La Iglesia no puede descuidar su presencia en los medios de comunicación, so pena de abandonar a sus fieles, y a la sociedad toda, a la potente, y a veces prepotentes, autoridad del periodismo o dejarlos a merced del universo anárquico de “las redes”, que en la actualidad se permite desplazar a la organización de los medios tradicionales. Dos peligros que entrañan sendos desafíos. En uno y otro caso, se trata de infiltrar en ambos mundos la conciencia de la verdad y el amor a ella. En diversas ocasiones he expresado mi impresión de que en la Argentina la iglesia Católica está ausente de los centros en los que se gestan incesantemente nuevas vigencias culturales. Ausente –digo- de modo institucional, coordinado y eficaz. Siempre encontraremos uno u otro aventurado, o un pequeño grupo, con intención de representarla, pero sin respaldo del Cuerpo eclesial, que lo desconoce, lo abandona o lo descalifica. Y por supuesto, luchando por sobrevivir, sin la innombrable plata. Además de los casos aislados que podrían descubrirse, reconozco dos proyectos históricos excepcionales, protagonizados por laicos. A ellos encomienda el Concilio Vaticano II “coordinar sus fuerzas para sanear las estructuras y los ambientes del mundo cuando incitan al pecado, de manera que todas estas cosas sean conformes a las normas de la justicia y más bien favorezcan que obstaculicen la práctica de las virtudes” (Lumen Gentium,36). Otra consigna del mismo tenor: “Obrando de este modo, impregnarán de valor moral la cultura y las realizaciones humanas” (ib.). Más aún, “están obligados a cristianizar el mundo” (Gaudium et spes, 43). El primer modelo lo ofreció la pléyade de hombres que en los años 80 del siglo XIX luchó contra el laicismo que pugnaba por imponer su impronta en la sociedad argentina.
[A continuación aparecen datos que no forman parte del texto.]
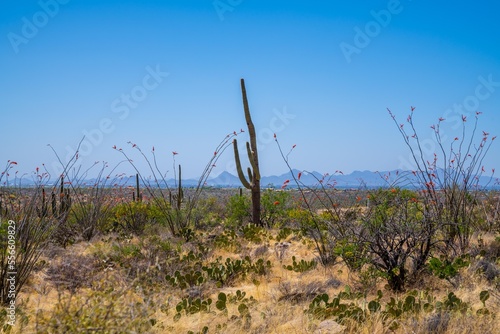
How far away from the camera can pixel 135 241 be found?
970 cm

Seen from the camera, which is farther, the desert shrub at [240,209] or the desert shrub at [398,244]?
the desert shrub at [240,209]

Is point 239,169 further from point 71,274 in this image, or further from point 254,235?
point 71,274

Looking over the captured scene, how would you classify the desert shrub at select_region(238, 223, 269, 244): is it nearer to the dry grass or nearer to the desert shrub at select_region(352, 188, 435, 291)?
the dry grass

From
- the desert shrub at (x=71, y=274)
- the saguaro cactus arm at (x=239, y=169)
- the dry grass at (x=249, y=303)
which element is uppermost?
the saguaro cactus arm at (x=239, y=169)

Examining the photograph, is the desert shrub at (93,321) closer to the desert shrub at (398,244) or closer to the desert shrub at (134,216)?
the desert shrub at (398,244)

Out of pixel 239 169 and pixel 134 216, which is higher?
pixel 239 169

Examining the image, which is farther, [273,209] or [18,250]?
[273,209]

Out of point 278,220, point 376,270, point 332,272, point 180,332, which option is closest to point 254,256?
point 332,272

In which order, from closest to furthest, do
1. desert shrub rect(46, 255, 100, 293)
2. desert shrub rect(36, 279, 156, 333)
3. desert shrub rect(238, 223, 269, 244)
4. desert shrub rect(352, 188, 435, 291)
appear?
1. desert shrub rect(36, 279, 156, 333)
2. desert shrub rect(46, 255, 100, 293)
3. desert shrub rect(352, 188, 435, 291)
4. desert shrub rect(238, 223, 269, 244)

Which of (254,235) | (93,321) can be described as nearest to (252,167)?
(254,235)

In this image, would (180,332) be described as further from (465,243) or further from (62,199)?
(62,199)

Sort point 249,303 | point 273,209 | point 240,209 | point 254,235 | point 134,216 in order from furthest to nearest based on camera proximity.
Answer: point 240,209, point 273,209, point 134,216, point 254,235, point 249,303

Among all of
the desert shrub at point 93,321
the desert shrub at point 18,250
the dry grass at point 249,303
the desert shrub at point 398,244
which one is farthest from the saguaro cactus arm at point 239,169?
the desert shrub at point 93,321

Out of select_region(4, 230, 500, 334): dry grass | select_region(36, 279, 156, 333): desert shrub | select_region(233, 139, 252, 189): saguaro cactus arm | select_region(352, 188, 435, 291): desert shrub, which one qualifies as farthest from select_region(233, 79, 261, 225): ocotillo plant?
select_region(36, 279, 156, 333): desert shrub
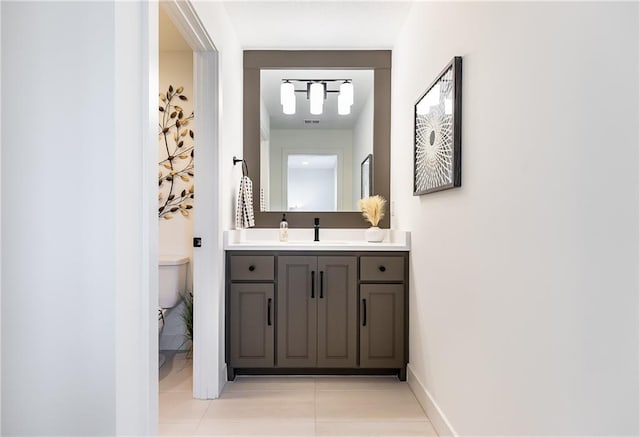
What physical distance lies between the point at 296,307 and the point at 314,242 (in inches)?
21.1

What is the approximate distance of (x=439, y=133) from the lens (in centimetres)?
219

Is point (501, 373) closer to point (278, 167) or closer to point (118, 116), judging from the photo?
point (118, 116)

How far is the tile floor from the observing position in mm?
2264

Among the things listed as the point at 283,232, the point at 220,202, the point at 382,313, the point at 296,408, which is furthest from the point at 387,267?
the point at 220,202

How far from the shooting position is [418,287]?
271 cm

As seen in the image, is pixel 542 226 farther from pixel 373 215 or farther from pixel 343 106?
pixel 343 106

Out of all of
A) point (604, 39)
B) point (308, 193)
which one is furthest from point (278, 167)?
point (604, 39)

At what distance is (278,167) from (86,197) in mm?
2373

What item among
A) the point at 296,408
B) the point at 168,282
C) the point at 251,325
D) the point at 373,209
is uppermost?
the point at 373,209

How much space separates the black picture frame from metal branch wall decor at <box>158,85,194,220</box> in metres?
1.31

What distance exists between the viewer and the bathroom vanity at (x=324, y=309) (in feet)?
9.70

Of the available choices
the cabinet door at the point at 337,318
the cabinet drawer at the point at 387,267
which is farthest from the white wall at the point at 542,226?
the cabinet door at the point at 337,318

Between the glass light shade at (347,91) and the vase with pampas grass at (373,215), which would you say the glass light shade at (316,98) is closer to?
the glass light shade at (347,91)

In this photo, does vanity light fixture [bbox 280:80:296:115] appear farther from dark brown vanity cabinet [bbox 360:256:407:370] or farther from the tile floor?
the tile floor
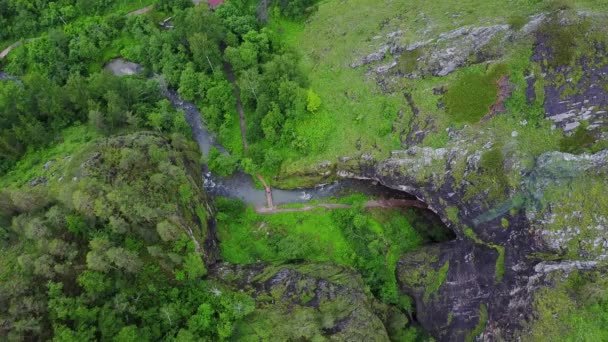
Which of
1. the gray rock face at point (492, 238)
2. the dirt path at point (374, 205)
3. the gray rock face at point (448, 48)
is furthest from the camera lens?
the dirt path at point (374, 205)

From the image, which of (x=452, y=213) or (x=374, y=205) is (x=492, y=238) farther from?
(x=374, y=205)

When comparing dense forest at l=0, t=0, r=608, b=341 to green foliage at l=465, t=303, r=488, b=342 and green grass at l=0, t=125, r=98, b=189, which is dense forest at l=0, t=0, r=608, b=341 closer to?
green foliage at l=465, t=303, r=488, b=342

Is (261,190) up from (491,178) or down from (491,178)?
down

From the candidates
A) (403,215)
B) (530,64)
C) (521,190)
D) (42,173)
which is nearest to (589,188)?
(521,190)

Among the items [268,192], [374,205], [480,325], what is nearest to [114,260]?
[268,192]

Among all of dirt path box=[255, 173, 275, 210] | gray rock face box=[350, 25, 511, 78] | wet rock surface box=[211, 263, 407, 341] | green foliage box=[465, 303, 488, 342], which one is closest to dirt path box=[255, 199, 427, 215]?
dirt path box=[255, 173, 275, 210]

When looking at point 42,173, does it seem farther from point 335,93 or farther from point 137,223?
point 335,93

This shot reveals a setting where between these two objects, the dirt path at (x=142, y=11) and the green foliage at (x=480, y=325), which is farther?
the dirt path at (x=142, y=11)

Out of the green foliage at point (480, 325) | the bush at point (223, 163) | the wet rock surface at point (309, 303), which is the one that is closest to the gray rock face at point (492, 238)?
the green foliage at point (480, 325)

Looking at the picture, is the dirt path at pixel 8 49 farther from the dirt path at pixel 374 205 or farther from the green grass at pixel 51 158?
the dirt path at pixel 374 205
Algunos nombres ilustres, que se jugaron también en el ámbito político, no deben ser olvidados: José Manuel Estrada, Pedro Goyena, Félix Frías, Emilio Lamarca, Manuel B. Pizarro, y muchos otros, que se reunieron, a partir de 1879 en la Academia del Plata, institución benemérita que sigue existiendo con pujanza.
La Iglesia no puede descuidar su presencia en los medios de comunicación
El otro paradigma es el que ofrecieron, entre 1920 y 1940, los Cursos de Cultura Católica, que reunieron lo mejor del pensamiento, las letras y el arte de la época, sostenidos por la gran tradición de la cultura cristiana; estos lograron la participación de José Ortega y Gasset, quien conociendo bien la situación del país, nos dejó aquel consejo, o más bien una norma de sabiduría: “Argentinos: “¡a las cosas!” Es decir: superen los devaneos estériles, reconozcan y asuman la realidad. El fenómeno de los Cursos no se repitió con aquella concentración de identidad y apertura a todas las corrientes; las revistas por ellos editadas fueron muestras ejemplares de la potencialidad comunicativa del laicado: Ortodoxia, Convivio, Criterio, Sol y Luna…No faltan hoydía presencias solitarias, inconexas, que no pesan en la sociedad argentina como presencia eclesial. No cuentan con el favor de los medios de comunicación, ni entran en las mediciones del “marketing” cultural, y me atrevo a pensar que son ignorados por el oficialismo eclesiástico. El campo más desolado es el político; los lances electorales dan pena. Nuestro pueblo parece artificial y malsanamente politizado, pero falta la política verdadera, la arquitectónica, la “politique d’abord” que postulaba Charles Maurras, referida a la Nación y a su bien común. Sólo enjuagues vergonzosos e inciertos. No son presencia eclesial en el mundo de la “politéia” auténtica los abrazos cuasi litúrgicos con políticos y sindicalistas corruptos. ¡Cuántos macaneos y cretinadas debe contemplar la callada imagencita de nuestra Madre de Luján!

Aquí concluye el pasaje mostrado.